Tonight (Thursday, Aug. 29) at the Amsterdam: RISK! Live. If you don’t know “RISK!,” it’s a live show and a popular podcast (1.5 million downloads each month) where people tell true stories they never thought they would dare to share in public. We all have a few of those, don’t we? If you do know “RISK!,” you might already have tickets to this rare flyover-land performance; the show usully takes place in New York and Los Angeles, where people like Janeane Garofalo, Trevor Noah, Samantha Bee and Dan Savage hold forth. Show host Kevin Allison (MTV’s “The State”) will emcee a cast of local performers including Amy Salloway, Tyson Purcell, Gregory Pickett and Ernest Anfin. Bring empathy – this isn’t easy. 18+. Doors at 7, show at 8. FMI and tickets ($22). P.S. This month marks the show’s 10th anniversary.
Tonight through Saturday at the Dakota: Latin Jazz Series. What a fine way to approach summer’s end: with sequential nights of hot Latin jazz. Tonight, Nachito Herrera, one of the great Cuban pianists, will perform with a 13-member ensemble of players and singers borrowed from Buena Vista Social Club, Afro-Cuban All-Stars, Cubanismo, Los Van Van and other major bands. On Friday, Cuban pianist and Montreux Jazz Festival Solo Piano Competition winner Marialy Pacheco will play with her trio, with Yunior Terry on bass and Francisco Mela on drums. And on Saturday, Latin jazz giant Eddie Palmieri will make his Dakota debut. FMI including times and links to tickets ($25-50).

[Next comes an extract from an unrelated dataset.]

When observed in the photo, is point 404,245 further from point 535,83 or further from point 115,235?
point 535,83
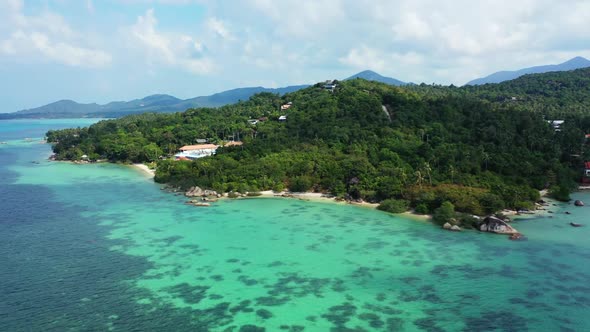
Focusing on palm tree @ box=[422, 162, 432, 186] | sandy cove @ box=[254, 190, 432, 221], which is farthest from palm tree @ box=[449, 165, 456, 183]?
sandy cove @ box=[254, 190, 432, 221]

Friday at the Film Society’s St. Anthony Main Theatre 3: “Luce.” Based on a play by J.C. Lee, directed by Julius Onah (who co-wrote the screenplay with Lee), this psychological thriller explores race and identity in today’s America. Adopted as a young boy from war-torn Eritrea, Luce (Kelvin Harrison Jr.) is a star student and a poster boy for the new American Dream – until his teacher (Octavia Spencer) makes a shocking discovery in his locker. Naomi Watts and Tim Roth are Luce’s parents. There’s been some discussion about whether the film is too play-like; the New York Times wrote, “To say that it unfolds like a play is both accurate and undersells how gorgeously it has been rendered for the screen.” FMI including trailer, times and tickets.
Friday and Saturday at the Cedar: Mother Goose’s Bedtime Stories 2-Year Anniversary Show. An eclectic cabaret of music, words, and dance; a celebration and intersection of black, brown, indigenous, queer, gay, lesbian, intersex, transgender, non-binary, pansexual and bisexual people and womxn. Curated by Xochi de la Luna, produced by Uproar Performing Arts in collaboration with Pangea World Theater, it will be part showcase, part variety show and part theatrical production, with multidisciplinary performers and a house band. 7 p.m. doors, 8 p.m. show. FMI and tickets ($10-5 sliding scale).